His half smile yanked back in so fast, like a slug if you touch his little horns. All pulled back inside the pissed-off black leather and the blank eyes. Shit. I was piling stupid on stupid here, but didn’t know how else to go. As far as I’d seen, the basis of friendship for guys past the age of bedwetting is trash talk. Throw “fuck” into any sentence and you’re dead hilarious.
“Tell your dad thanks for the bed,” I said. All else fails, try kissing up. “The last place I was living, I got the floor of the laundry room.”
“At Miss Woodall’s? She made you sleep on the floor?”
“No, not there. You know her? My grandmother?”
My grandmother. It felt like casually pulling a hundred bucks out of my pocket. I saw something move behind the eyes of Angus, like, Damn, dude. One hundred bucks.
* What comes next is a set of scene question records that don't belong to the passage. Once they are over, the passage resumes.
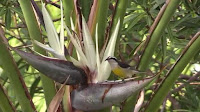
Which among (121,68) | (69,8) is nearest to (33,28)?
(69,8)

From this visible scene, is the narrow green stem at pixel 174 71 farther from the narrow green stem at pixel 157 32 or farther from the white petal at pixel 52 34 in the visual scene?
the white petal at pixel 52 34

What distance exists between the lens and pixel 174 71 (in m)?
0.70

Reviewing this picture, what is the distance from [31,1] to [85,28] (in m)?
0.14

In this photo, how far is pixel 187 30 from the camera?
40.3 inches

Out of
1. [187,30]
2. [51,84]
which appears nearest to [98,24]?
[51,84]

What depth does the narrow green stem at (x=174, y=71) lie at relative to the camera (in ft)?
2.24

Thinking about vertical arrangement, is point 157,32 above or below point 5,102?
above

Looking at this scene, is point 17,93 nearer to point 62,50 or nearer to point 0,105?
point 0,105

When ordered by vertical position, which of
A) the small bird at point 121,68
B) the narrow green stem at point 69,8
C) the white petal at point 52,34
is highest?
the narrow green stem at point 69,8

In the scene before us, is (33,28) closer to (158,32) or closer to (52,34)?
(52,34)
“My mother used to take me to see her,” he said. “But I was too little to remember.”
Right. Before all the cancer and the death.
Angus showed me a bathroom that was for me and nobody else. Shower-tub combo. I’d find a way. His room and his dad’s were one floor down. I asked how many rooms were in the house total, which he didn’t know. Unbelievable. Counting is the first thing I’d do. I asked did they ever switch around.
“Why? You don’t like the room you’re in?”
“No, I mean you or your dad. Like if you got bored and moved into another one.”
He stared at me.
“Just every so often trying out different windows. I mean, it’s all here, so why not?”
“I might not be able to find him, is why not.”